STATED PROBLEM A: In the car seat forum thread, what sale price at Target does a poster give for the Roundabout 50 and 55?
STATED PROBLEM B: Sum up the car seat forum thread in two sentences.
STATED PROBLEM C: Extend the car seat forum thread from where it stops.

SUPPLIED TEXT:
I have a roundabout from 5 years ago (before all the various types of roundabout). We have liked the seat, but yes, it is smaller/shorter-lasting than others. That said, I am on 5 years of continous use of it (kid #2 is using it). Mine is older, though, and the rf limit was low.

Anyway, we have the roundabout and a marathon and find both seats easy to install and use. I got the roundabout to fit in the back of a small toyota. It did that well.

Read more about carseats, though. From what I hear popping into car seat safety threads/forums every once in a while, Britax was very good but hasn't kept up with things as well and is just riding its reputation for the time being. So other manufacturers have made comparable seats safety-wise AND they've improved upon convenience features.

Right now if I were in the market for another seat I'd look for something like a Britax Boulevard. But again, not necessarily actually Britax.

HTH

Tjej


----------



## staceychev (Mar 5, 2005)

Maybe I'm missing something, but I don't get the Britax Roundabout critiques I've been reading and I'm wondering if maybe it's our situation? Can a few of you weigh in to clarify?

First, expense: we were looking at the 50 and the 55. They are $199 (or $159 on sale at Target last weekend). That doesn't seem that bad to me when the "alternate" recommendation I keep hearing is the MyRide 65 which doesn't seem that much less.

There's also the RFing limits. Britax' site lists the RFing limits for the 50 at 40 lbs. The height limit (doesn't specify RF or FF) for the 50 is 49 inches and the 55 is 46". My 5YO is still 35 lbs, and just hit 41" this summer and has been in a Nautilus since her Roundabout expired last year. Is it just that my kids are so small that the Roundabout's limits don't seem to be a problem for me?

Sorry... just trying to figure this out before I buy DD2's convertible, but am eager to dump the SnugRide.


----------



## TheGirls (Jan 8, 2007)

Yeah it sounds like your kids are on the smaller side, which makes carseats a lot easier. The 41" height must be for FF, because my 36" tall 30lb not-quite-2.5yo is AT the limit for RF. For both the Britax and the MyRide. Barely 1" of shell above her head. The TrueFit, Complete Air, or Radian will last her MUCH longer. I'll also be surprised if any of the Britax convertibles would last her until booster age FF - the taller seats might though. The TrueFit or Complete Air are also cheaper ($150-180) than the Britax. If I had to pick between the Roundabout 50 and the MyRide though, I'd still pick the MyRide because it will fit a small baby better and has much more legroom for a RF toddler (a comfort issue, but still). The Britax seats basically seem to want you to pay more for a seat that will last less long because they USED to make the best seats out there, KWIM?

PROVIDED DATA:

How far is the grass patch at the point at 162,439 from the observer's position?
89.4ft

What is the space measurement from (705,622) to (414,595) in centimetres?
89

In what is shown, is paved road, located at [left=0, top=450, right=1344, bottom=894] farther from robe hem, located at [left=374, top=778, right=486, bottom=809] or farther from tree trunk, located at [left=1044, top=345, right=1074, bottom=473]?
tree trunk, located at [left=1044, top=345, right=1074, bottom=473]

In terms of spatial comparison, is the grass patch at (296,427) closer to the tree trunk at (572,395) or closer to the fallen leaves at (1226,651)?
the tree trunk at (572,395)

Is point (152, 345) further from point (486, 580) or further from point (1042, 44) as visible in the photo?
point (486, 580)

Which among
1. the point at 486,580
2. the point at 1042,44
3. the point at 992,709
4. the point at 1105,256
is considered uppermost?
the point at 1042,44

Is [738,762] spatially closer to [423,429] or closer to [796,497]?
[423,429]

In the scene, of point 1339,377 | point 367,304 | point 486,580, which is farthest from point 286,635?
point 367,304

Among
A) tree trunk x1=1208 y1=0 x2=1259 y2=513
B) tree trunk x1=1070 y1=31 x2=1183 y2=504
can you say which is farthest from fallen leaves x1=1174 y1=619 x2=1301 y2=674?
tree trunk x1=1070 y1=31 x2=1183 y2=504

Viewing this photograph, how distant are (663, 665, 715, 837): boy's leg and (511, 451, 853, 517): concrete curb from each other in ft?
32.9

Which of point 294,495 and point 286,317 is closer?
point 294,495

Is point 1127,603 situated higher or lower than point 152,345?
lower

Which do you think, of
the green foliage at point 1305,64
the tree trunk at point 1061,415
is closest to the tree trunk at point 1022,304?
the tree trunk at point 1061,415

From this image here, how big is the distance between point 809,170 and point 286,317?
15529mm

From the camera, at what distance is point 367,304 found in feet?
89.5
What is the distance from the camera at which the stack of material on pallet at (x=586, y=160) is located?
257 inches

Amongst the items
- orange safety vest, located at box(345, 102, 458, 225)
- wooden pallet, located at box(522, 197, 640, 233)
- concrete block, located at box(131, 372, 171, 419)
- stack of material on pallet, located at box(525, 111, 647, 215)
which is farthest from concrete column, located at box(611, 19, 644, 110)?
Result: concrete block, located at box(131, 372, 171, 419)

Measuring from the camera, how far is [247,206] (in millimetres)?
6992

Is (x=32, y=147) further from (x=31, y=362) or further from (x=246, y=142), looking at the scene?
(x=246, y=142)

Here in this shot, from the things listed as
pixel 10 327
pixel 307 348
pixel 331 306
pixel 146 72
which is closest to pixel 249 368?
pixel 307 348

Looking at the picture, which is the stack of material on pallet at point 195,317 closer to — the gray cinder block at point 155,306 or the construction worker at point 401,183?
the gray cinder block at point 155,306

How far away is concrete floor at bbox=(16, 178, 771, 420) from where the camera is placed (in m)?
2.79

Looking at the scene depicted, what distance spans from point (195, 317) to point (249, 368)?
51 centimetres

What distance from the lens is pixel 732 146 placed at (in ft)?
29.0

OUTPUT A: $159

OUTPUT B: One poster reports five years of easy use of a Britax Roundabout but notes it is smaller and shorter-lasting than other seats, and says Britax is riding its reputation while other makers have built comparable seats with better convenience features. Another poster doesn't see the criticism given the price and limits, and a reply says her kids are small, the Roundabout's rear-facing limit can be reached early, and the TrueFit or Complete Air cost less and will last longer.

OUTPUT C:
I don't think they're BAD seats, just not AS good as the cheaper seats, which makes them not such a good bargain...


----------



## staceychev (Mar 5, 2005)

Quote:


Originally Posted by *TheGirls* 
Yeah it sounds like your kids are on the smaller side, which makes carseats a lot easier. The 41" height must be for FF, because my 36" tall 30lb not-quite-2.5yo is AT the limit for RF. For both the Britax and the MyRide. Barely 1" of shell above her head. The TrueFit, Complete Air, or Radian will last her MUCH longer. I'll also be surprised if any of the Britax convertibles would last her until booster age FF - the taller seats might though. The TrueFit or Complete Air are also cheaper ($150-180) than the Britax. If I had to pick between the Roundabout 50 and the MyRide though, I'd still pick the MyRide because it will fit a small baby better and has much more legroom for a RF toddler (a comfort issue, but still). The Britax seats basically seem to want you to pay more for a seat that will last less long because they USED to make the best seats out there, KWIM?

I don't think they're BAD seats, just not AS good as the cheaper seats, which makes them not such a good bargain...

Thank you!

And sorry, Snapdragon, for the thread hijack... I thought I posted this as a separate thread!


----------



## surrogate (Oct 10, 2009)

Yeah, when my 2 were born if you wanted to ERF, the ONLY option was Britax. I gladly sucked it up and paid $300 a piece for the piece of mind.

Now, however, you can get a good ERF seat with bells and whistles for half that. If I had an infant today and needed a good seat that would last me rear facing til age 3 and ff til age 6 I would go with a Radian 80 (I make tall skinny kids) if I had normal height kids I would get a myride 65.

My niece is 3, 29lbs and maybe 36" tall and still has a good 4" over her head in her (passed down from me) britax decathlon. She is still rear facing. This seat is no better IMO than the MyRide65 (which has a 40lb RF limit)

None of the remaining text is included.